The room hummed as the lasers brightened. On Marcus's laptop screen, a series of flat green lines appeared.

"Variance looks nonexistent," Dave reported. "The noise floor is high because of the fog—thanks, Marcus—but the signal remains flat."

"Move the focal point," Alex said over the speaker. "Center it over the island. About three feet up."

The motorized mirrors shifted with a collective whir. The web of light tightened, focusing into a dense knot of red and green directly above the white quartz counter.

We all watched the screen. The lines remained flat.

"Still stable," Dave said. "Variance remains at zero."

"Perhaps the pinhole requires complexity," Julian said.

He stepped into the maze. He moved with a predator's grace, stepping over beams and ducking under others until he stood right next to the island, bathed in the red glow of the lasers.

"Julian, clear the field," Dave warned. "Your body heat will warp the mirrors."

"We have data from your configuration. Now, I'm introducing a variable," Julian countered. He looked at me through the web of light. "Let's give it more entropy."

He reached his hand out.

"Julian, stop. I don't like this," I said.

"Don't break the beams," Marcus warned quickly. "If you block the light, we lose the signal."

"I know," he said.

He slid his hand carefully into the hollow center of the cylinder—the ten-centimeter void we had left empty. His hand hovered there, surrounded by walls of light but touching none of them.

On the screen, the flat lines spiked.

"Whoa," Marcus said. "Variance!
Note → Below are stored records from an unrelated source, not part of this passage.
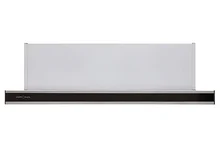 Телескопическая вытяжка KRONA Kamilla 600 dark glass (1 мотор) — фотография 2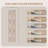 Malaika Machine-Washable Non-Slip Medallion Area Rug-2138617564-2138617567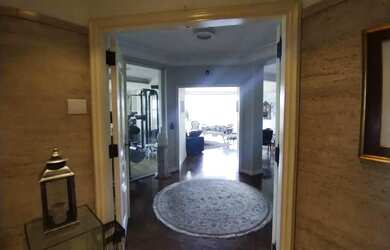 Imagem 7: Apartamento com 6 dormitórios, 400 m² - venda por R$ 2.800.000,00 ou aluguel por R$ 17.097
That looks like a massive phase shift!"

"Did you make contact?" I asked, rushing forward to the edge of the grid.

"No," Julian said, his eyes wide, holding his hand perfectly still inside the cage of light. "I'm in the null space. I'm not touching a single photon."

"Look at the pattern, Lonna. It would be a flatline if he was just blocking the beam. But this has a waveform" Dave said, standing up.
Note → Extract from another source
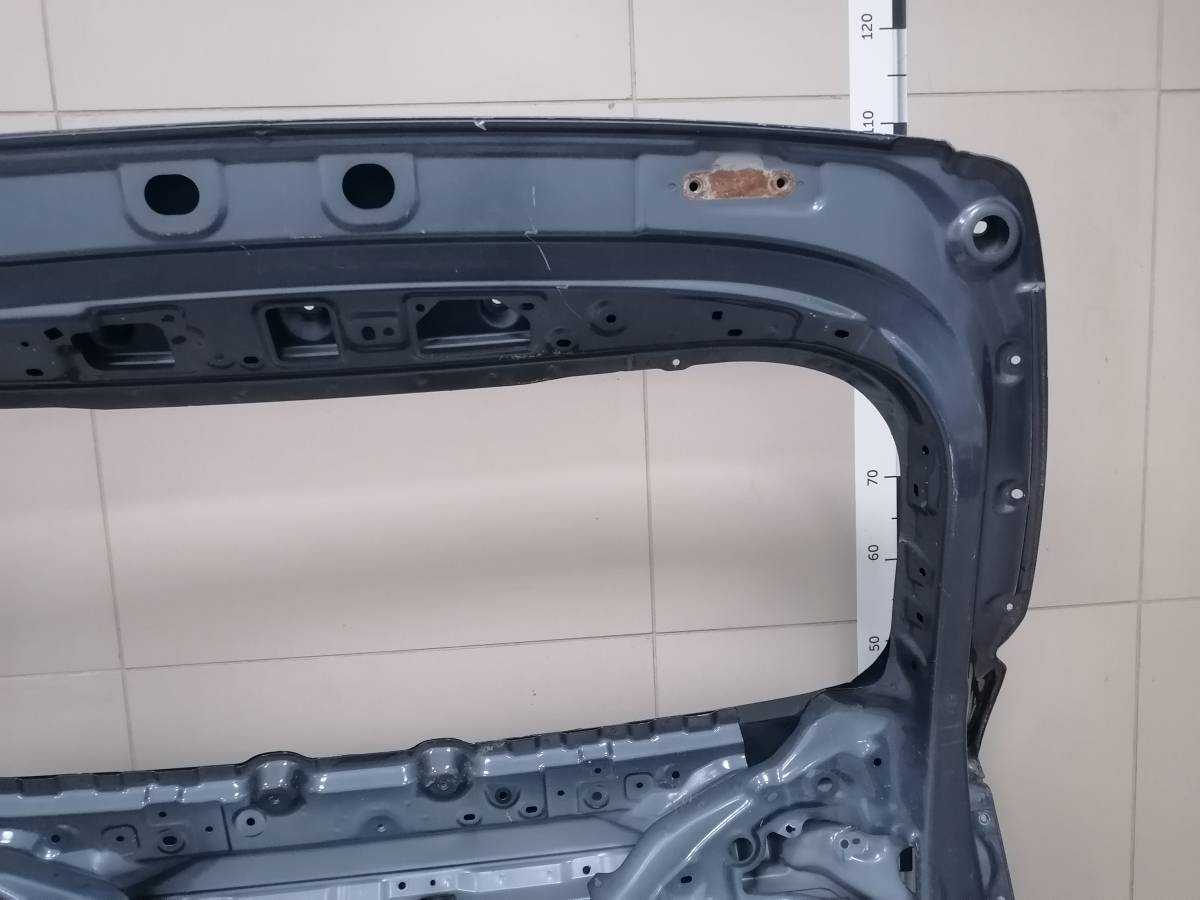 Дверь багажника Geely Collray SX11 2018>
I looked at the screen. The variance formed a rhythmic pattern. A sharp spike, a decay, a sharp spike.

Thump-thump. Thump-thump.

"That resembles coupling," Dave whispered, the blood draining from his face.

"Coupling?" Julian asked, looking at his hand.

Dave explained. "It's like… the lasers aren't hitting your hand, but the anomaly could be. In which case, it's reacting to your bio-electric field... the heat... the pulse."

"Lonna," Alex's voice cut in from the speakers, sounding sharp. "I'm watching the ZBLAN block. The distortion isn't a smudge anymore. It's condensing and wrapping around his hand like a glove."

I looked up at Julian. The red laser light washed over his face, casting deep shadows.

"The anomaly mirrors your heartbeat," Dave said. "It amplifies your biological data. Instead of consuming the light, it observes the observer."

Julian looked at his hand, then at the pulsing wave on the screen that matched his own heart. He smiled, a hungry, satisfied expression of a man who had just found the lock to a door no one else could open.

"Schrödinger's Cat," Julian murmured, glancing at my shirt. "The act of observing the system, changes the system. The box is finally open."

"Remove your hand," Marcus said, his voice dropping to that low, protective register I knew well. "Now."

"DO IT, JULIAN!" I echoed loudly.

Julian hesitated for a second, savoring the data, before pulling his hand back. The screen flattened instantly.

"We have a trigger," Julian said, turning to us. "Now we just need something more complex than a hand."

"Like what?" Dave asked.

Julian looked at me. "Like a mind."

"I appreciate your enthusiasm, Julian. But, let's walk before we run," Alex said over the speaker. "Marcus, shut it down. Dave, we need a full work up on Julian. We don't know what that exposure did to him."

I looked at Julian, who still looked proud despite the uncertainty of effects the anomaly had. The anger… the fear… it just welled up inside of me, and I started yelling at him. "You idiot! Did it even occur to you that you could have been folded or shredded?!"

Marcus stood up and took a step toward me. "Lon…"

I held up a finger toward him. "Don't, Marc. Give me some space."

I walked out of Unit 6 and kept walking.